All’inizio di quest’anno, l’Osa ha detto che ben 4 milioni di venezuelani avrebbero già potuto lasciare il paese tra il 1999 e il 2017; 4,1 milioni di venezuelani vivono già all’estero alla fine del 2017. In un video inviato all’account Twitter ufficiale dell’Osa, Almagro ha detto che «il popolo venezuelano vive oggi un esodo involontario, costretto dal crescente degrado economico e istituzionale che il suo paese sta vivendo».

Le code per il cibo sono sempre più lunghe e le proteste diventano più violente e diffuse; a Caracas e nel resto del Venezuela, sono state censite ben 26 diverse manifestazioni al giorno, a livello nazionale. Il governo di Nicolas Maduro continua a bloccare tutti gli sforzi per gli aiuti internazionali, temendo di riconoscere il disastro del regime e di perdere proprio il controllo dello strumento alimentare.

Stato and Almagro: «I dati parlano da soli. Secondo l’Organizzazione internazionale per le migrazioni, nel 2015 quasi 698.000 venezuelani vivevano al di fuori del paese. Alla fine del 2017 erano pari a 1,6 milioni. È molto probabile che questa situazione peggiori se le fraudolente elezioni del 20 maggio si terranno e, come è prevedibile, consolideranno il potere dittatoriale del regime attuale».
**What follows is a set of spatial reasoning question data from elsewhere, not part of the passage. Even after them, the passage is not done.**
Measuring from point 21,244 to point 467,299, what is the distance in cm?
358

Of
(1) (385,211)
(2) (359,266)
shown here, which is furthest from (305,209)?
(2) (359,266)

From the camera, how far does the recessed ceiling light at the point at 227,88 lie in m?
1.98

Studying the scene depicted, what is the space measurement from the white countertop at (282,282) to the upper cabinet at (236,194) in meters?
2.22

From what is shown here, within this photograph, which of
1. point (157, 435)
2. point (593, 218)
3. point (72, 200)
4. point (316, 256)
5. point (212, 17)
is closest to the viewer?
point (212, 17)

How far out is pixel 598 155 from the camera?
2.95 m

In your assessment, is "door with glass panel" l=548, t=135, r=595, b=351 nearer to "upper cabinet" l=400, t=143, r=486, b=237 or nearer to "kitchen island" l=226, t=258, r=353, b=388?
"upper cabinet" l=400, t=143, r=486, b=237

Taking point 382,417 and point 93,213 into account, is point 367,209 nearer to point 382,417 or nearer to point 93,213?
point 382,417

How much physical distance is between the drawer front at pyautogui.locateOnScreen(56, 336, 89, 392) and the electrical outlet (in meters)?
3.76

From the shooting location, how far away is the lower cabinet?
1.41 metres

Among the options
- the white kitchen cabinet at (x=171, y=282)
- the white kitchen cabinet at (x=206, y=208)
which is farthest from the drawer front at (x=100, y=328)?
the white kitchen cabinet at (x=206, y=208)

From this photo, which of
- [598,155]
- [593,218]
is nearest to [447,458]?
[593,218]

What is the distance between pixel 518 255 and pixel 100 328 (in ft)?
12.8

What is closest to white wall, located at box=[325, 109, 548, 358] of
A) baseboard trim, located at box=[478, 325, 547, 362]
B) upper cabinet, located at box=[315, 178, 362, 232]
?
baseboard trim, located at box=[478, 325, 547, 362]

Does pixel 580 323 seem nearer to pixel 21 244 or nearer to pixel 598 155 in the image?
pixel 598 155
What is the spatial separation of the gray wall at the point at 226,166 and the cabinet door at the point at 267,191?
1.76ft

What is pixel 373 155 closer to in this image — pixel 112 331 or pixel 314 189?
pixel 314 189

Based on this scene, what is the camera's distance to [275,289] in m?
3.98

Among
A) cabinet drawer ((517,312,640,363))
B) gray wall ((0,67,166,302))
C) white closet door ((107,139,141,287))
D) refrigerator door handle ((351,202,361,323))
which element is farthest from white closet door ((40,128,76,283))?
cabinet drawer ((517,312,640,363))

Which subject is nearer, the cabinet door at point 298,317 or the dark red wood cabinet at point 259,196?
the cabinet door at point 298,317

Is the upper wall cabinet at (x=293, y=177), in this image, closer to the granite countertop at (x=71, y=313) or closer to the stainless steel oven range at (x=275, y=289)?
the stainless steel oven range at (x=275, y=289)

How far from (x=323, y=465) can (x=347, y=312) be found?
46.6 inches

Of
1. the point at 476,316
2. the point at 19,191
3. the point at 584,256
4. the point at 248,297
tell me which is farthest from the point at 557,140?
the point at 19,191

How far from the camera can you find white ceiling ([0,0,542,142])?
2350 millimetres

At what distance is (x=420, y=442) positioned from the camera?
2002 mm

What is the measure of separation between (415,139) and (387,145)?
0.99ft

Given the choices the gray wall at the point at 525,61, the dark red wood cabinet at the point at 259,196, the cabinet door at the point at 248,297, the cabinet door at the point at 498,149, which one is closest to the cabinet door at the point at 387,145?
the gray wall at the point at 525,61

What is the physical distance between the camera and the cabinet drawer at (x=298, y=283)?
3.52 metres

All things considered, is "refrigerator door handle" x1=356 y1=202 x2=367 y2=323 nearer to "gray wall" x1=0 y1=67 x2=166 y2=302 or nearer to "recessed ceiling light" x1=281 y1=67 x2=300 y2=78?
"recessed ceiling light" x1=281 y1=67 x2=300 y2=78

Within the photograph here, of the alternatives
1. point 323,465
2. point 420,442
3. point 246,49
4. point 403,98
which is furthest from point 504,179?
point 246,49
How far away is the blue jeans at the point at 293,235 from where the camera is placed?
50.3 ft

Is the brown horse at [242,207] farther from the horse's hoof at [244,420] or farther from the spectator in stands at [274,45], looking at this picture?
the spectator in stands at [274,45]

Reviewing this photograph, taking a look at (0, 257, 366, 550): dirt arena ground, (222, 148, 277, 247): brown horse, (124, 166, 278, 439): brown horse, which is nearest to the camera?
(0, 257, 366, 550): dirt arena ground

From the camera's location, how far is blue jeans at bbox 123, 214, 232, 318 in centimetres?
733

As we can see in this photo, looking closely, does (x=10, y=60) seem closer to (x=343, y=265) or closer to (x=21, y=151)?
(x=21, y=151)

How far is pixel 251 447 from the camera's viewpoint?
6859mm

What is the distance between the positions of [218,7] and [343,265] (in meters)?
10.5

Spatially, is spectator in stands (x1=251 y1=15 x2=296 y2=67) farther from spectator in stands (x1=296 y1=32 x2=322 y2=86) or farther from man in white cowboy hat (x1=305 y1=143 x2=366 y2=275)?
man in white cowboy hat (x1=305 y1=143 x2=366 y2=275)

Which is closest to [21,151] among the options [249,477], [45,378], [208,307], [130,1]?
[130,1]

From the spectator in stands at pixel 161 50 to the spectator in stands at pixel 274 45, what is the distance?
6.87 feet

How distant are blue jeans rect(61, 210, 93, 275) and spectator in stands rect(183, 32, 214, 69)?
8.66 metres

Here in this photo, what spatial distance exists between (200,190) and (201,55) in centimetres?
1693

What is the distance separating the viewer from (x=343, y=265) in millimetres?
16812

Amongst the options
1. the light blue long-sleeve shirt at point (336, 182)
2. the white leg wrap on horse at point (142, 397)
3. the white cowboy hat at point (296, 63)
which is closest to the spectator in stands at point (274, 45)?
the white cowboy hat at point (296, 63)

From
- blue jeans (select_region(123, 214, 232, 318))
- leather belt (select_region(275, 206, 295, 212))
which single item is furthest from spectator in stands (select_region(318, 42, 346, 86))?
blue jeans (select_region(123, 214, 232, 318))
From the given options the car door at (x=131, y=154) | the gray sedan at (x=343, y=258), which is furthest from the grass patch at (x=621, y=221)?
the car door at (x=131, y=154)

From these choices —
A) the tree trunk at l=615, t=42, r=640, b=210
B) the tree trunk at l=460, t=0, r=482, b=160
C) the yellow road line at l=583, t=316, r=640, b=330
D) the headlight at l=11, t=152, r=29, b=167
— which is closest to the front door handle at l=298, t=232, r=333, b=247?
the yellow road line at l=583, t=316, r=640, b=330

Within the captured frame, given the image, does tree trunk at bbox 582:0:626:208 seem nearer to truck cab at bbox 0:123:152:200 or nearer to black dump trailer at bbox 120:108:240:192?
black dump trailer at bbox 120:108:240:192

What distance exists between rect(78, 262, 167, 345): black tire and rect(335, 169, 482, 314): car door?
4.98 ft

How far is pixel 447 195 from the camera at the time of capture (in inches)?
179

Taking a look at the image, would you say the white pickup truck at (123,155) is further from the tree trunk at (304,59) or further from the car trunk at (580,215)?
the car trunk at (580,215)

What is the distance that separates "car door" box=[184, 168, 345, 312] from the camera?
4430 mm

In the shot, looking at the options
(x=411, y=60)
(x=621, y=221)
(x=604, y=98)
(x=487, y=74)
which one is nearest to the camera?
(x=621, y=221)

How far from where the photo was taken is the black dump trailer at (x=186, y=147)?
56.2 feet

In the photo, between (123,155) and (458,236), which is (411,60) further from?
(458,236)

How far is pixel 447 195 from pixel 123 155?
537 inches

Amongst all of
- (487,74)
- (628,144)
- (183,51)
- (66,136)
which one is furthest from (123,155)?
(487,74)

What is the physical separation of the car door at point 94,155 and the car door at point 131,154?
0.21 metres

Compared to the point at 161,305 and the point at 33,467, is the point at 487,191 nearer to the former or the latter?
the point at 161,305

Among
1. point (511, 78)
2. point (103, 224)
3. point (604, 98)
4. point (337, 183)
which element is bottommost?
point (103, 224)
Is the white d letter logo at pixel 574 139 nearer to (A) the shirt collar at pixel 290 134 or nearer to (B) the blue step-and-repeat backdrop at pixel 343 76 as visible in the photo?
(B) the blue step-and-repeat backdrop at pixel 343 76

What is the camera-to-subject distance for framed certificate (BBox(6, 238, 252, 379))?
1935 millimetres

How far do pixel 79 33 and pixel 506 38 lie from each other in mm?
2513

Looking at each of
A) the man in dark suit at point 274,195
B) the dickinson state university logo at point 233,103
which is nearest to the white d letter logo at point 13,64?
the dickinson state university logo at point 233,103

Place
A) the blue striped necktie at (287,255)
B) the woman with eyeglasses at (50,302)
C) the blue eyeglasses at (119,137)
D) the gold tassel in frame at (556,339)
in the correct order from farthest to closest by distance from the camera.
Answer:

Almagro ha citato i dati dell’Alto Commissariato delle Nazioni Unite per i Rifugiati, dicendo che l’Unhcr «stima già che quest’anno la cifra di 1,6 milioni a fine 2017 potrebbe raddoppiare fino a superare i 3 milioni, o il 10% della popolazione totale venezuelana (…) Si tratta già di una crisi umanitaria di proporzioni mai viste prima nelle Americhe. È un obbligo morale di tutti gli altri aiutare i fratelli venezuelani anche in questo aspetto (…) Sappiamo che la migrazione non è un processo facile. Per questo sosteniamo gli sforzi dell’Unhcr per promuovere la protezione e l’assistenza dei rifugiati venezuelani». Colombia, Ecuador e Perù stanno valutando la possibilità di regolarizzare legalmente la situazione dei migranti venezuelani, ha aggiunto il Segretario Generale.